I walk with purpose toward the ladies room. The woman in front stops me and tells me (in words I don’t understand but hand gestures and tone of voice I do) that I must see the man at the table. With the cash box. I turn, sure to convey my contempt, and march toward the table. I have fully embodied my Ugly American. I ask, “How much?” His reply, “10 rupees.” I look at him as if he just told me the moon is a sponge not much bigger than a beach ball. I slap down my 10 rupee note and push past the evil bathroom monitor in front of the ladies room door.
Inside is stinky and not too clean. Every stall is Indian style. I have just paid 16 cents to squat over a dirty hole in the floor when I didn’t even have to go. Six. Teen. Cents. This is my battle? I wash my hands and leave – a trail of angry energy behind me.
Once on the bus, I let it go. I am ridiculous. Done.
As we approach the train station an air of apprehension begins to rise on the bus. Two red coated porters spot the giant “TOURIST” scrawled on the windshield and give chase alongside us.
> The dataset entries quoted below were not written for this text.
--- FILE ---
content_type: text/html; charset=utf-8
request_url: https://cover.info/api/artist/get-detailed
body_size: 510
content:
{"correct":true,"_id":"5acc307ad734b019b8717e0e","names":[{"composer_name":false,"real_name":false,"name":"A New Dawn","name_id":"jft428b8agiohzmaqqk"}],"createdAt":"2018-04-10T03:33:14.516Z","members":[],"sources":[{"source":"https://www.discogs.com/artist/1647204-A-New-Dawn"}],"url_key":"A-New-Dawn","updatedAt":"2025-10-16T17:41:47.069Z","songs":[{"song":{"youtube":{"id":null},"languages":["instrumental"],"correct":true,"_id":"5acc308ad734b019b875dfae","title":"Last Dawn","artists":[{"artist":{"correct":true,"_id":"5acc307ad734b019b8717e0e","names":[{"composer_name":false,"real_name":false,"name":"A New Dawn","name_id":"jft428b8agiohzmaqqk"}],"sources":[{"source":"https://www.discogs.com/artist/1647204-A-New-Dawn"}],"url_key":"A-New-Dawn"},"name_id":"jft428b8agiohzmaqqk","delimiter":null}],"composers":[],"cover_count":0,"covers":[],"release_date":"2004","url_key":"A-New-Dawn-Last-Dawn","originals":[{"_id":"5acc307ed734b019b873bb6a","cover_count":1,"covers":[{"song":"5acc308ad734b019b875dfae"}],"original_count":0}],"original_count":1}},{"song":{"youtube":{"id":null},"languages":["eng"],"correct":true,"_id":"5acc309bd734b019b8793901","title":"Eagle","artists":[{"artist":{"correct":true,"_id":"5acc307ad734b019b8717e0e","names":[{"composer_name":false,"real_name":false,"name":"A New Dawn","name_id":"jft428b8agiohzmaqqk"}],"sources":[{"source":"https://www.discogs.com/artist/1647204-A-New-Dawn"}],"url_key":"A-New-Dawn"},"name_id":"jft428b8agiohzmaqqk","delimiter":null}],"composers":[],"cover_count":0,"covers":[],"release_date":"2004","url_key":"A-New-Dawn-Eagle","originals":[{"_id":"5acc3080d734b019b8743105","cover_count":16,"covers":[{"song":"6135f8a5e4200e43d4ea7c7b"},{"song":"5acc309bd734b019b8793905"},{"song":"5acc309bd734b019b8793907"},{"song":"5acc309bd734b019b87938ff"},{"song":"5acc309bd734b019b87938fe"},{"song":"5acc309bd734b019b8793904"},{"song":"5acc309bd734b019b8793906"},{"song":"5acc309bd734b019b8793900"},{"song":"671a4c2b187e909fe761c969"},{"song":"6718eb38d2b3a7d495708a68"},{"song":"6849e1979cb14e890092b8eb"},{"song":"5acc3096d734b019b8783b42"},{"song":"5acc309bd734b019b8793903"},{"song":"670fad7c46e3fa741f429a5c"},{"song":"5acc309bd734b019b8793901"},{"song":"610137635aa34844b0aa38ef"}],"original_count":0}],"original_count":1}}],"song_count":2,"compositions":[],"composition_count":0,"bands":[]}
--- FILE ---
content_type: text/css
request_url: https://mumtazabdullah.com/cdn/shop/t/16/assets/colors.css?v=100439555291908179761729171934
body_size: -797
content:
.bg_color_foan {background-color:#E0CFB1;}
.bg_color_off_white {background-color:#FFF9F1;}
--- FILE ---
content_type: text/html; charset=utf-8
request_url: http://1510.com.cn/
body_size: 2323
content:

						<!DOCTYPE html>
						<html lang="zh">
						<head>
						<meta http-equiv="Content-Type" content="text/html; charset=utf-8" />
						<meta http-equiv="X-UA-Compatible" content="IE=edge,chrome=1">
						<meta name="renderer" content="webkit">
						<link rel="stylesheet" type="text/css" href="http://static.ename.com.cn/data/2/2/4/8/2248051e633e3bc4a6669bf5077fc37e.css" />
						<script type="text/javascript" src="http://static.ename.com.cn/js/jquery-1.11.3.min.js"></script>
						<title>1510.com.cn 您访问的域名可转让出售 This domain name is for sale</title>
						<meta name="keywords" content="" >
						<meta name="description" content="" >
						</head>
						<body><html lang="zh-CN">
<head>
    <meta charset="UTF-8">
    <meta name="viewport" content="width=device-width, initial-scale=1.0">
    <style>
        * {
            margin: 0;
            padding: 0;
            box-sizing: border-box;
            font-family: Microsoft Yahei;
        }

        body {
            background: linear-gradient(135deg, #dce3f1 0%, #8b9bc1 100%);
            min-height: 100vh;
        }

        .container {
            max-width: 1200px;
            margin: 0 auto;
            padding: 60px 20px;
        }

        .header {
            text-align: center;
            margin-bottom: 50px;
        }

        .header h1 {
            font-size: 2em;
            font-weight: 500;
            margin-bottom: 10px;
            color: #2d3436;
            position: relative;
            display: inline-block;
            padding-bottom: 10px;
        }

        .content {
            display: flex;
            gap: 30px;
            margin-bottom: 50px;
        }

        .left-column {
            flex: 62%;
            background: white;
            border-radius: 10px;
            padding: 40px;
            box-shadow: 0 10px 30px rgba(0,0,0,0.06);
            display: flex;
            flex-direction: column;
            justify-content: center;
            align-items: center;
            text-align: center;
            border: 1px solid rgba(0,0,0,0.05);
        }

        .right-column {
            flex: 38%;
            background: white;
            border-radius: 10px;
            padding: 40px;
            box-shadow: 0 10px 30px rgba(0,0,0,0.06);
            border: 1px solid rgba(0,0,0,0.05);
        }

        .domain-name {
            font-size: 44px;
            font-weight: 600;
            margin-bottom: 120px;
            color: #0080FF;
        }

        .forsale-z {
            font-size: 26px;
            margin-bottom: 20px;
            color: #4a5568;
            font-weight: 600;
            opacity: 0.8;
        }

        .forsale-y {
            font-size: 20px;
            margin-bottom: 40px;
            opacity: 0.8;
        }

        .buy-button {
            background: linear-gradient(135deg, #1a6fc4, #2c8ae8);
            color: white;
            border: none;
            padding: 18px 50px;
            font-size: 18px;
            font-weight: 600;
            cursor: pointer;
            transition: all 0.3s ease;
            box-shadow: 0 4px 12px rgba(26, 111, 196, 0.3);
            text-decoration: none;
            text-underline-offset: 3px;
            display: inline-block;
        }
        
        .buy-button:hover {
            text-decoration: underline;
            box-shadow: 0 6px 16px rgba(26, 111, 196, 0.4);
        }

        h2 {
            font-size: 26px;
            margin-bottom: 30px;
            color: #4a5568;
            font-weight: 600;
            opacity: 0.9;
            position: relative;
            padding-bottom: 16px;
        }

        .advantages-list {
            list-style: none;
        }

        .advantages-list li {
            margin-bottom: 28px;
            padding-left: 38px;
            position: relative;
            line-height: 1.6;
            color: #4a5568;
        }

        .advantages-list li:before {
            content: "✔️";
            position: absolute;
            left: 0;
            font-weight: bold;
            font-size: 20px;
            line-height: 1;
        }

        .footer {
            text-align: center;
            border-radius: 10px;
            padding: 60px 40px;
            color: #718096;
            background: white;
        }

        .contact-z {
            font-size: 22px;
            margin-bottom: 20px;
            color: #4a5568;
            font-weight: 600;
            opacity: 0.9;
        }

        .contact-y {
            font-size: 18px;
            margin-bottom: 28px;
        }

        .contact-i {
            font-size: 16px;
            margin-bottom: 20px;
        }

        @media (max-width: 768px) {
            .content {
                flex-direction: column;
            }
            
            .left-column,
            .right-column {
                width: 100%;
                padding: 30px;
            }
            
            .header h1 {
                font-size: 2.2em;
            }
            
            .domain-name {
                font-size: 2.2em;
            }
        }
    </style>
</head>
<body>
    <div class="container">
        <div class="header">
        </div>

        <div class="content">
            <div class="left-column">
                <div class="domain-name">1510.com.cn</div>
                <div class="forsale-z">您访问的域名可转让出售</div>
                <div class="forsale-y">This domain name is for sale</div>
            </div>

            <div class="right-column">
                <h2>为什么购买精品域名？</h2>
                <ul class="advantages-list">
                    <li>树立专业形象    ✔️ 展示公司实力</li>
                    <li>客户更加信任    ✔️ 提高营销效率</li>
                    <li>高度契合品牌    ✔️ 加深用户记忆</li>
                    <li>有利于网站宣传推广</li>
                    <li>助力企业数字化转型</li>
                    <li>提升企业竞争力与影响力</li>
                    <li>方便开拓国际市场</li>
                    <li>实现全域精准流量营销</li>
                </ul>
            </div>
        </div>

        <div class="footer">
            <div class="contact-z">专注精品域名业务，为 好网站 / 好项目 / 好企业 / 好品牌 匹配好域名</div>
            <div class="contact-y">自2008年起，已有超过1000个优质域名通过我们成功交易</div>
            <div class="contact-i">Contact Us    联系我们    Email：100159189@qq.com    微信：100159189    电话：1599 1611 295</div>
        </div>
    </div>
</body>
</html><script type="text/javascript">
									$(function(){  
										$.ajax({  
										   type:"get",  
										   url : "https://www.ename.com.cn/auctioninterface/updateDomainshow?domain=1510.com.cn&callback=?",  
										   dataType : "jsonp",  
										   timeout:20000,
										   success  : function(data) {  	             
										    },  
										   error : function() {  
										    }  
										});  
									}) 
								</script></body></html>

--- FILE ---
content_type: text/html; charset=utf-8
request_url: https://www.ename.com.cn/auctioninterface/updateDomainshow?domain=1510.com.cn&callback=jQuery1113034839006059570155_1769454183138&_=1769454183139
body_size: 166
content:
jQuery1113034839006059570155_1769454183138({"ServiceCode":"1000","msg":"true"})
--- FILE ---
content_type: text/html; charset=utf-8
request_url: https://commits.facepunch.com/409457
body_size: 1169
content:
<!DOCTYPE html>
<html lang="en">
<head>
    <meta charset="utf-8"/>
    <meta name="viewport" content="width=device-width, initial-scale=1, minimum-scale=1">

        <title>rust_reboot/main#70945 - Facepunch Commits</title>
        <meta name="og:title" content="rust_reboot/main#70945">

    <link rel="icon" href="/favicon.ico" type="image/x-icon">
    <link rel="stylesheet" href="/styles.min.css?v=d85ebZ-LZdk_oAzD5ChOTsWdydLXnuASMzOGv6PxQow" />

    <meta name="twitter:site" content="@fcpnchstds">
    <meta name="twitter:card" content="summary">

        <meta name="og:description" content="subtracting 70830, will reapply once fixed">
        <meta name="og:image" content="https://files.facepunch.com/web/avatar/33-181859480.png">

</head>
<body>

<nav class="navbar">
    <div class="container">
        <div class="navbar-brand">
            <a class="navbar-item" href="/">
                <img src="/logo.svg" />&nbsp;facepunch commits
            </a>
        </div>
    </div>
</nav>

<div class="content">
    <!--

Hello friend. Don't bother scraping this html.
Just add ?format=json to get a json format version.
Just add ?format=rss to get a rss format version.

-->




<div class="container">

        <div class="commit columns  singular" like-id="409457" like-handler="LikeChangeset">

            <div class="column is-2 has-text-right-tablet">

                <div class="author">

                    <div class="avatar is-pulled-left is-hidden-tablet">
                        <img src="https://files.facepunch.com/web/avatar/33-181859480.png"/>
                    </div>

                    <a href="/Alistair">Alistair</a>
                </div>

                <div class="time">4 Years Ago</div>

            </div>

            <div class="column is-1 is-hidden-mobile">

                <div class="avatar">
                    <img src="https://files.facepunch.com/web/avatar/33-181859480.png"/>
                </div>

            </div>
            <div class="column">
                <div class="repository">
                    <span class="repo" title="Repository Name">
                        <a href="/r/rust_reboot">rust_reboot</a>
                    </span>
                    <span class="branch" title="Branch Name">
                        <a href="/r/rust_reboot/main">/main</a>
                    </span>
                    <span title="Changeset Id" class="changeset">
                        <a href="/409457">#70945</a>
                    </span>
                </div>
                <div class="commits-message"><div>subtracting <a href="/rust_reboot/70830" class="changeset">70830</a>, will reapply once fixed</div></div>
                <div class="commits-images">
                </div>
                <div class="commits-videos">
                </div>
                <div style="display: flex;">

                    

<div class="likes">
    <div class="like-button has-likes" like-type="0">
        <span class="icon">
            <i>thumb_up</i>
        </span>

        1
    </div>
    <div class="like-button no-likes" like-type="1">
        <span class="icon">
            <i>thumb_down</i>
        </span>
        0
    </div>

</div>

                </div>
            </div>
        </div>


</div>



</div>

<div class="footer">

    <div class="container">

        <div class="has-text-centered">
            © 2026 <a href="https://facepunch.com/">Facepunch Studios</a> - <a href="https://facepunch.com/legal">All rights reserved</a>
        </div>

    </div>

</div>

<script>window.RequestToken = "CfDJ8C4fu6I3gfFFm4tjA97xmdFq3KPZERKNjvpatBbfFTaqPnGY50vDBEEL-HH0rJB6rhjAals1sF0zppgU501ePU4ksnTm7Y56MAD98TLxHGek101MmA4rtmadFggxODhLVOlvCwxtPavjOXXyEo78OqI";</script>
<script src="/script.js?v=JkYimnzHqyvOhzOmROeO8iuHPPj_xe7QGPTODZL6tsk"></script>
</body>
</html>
Once the bus pulls away we are left naked, unprotected, holding onto our precious bags as if filled with diamonds and puppies. The porters see we’re mostly capable of handling our own overnight bags and after a few minutes they leave. Our shoulders collectively drop.
We’re professionals now. We’re not rushed. We know we’ll find our train and our car at some point. And we also know time is on our side, surely the train will be late.
At the platform in front of the empty tracks I begin to notice movement. Rats. Not the raccoon sized ones in NYC, these guys don’t eat that well, smaller more manageable, dare I say cute, rats. They scurry in and out of holes, under the tracks searching for edible morsels. They hold my attention and entertain me while we wait an additional 30 minutes for our late train.
Once it pulls into the station we find our car and board. Unlike our first train ride, in airplane style seats, this time we will be in a sleeper car. I conjure first the glamour of an early 1900’s train ride, complete with red velvet curtains, hollow train whistles and mystery. Then I recall the chaotic, colorful, overcrowded depiction of train travel in India in Darjeeling Limited. What I am faced with is much more pedestrian and mundane. The car is fitted with red vinyl bench seats that face each other. Each sits three. Above each seat is a bed suspended from the ceiling. We are leaning against a red vinyl pad that is the middle bed once lifted and hooked into an industrial sized waiting chain. There are heavy maroon curtains that can be drawn to block out the light or for privacy.
The upper bunks still hold the soiled linens of the previous passengers. After a short discussion on lice and other scourge that lurk in the dark recesses of a less than sanitized place, one of us is brave enough, or tired enough, to take on the sanitization of the upper bunks. Old sheets and pillows are tossed aside, surfaces are scrubbed and new linens are procured. The beds are ready for sleeping.
Of the six of us, two have disappeared to chat with friends in other berths, two have climbed up to rest and two, of which I am one, are leaning against the train wall with our legs outstretched on the lower bunk. The gentle jostling motion of the train begins to rearrange our cells inducing a light, yet relaxing sleep.
We arrive in Agra sometime after 10, find our bus and head to the Taj Resort, our hotel for the evening. Hungover with sleep and travel weary we half-hear that we are to be in the lobby, breakfast eaten and ready to go at 7 am tomorrow. We’re determined to be among the first of the 20,000 guests the Taj Mahal hosts each day.
But we’ll think about all that tomorrow, for tonight, we sleep.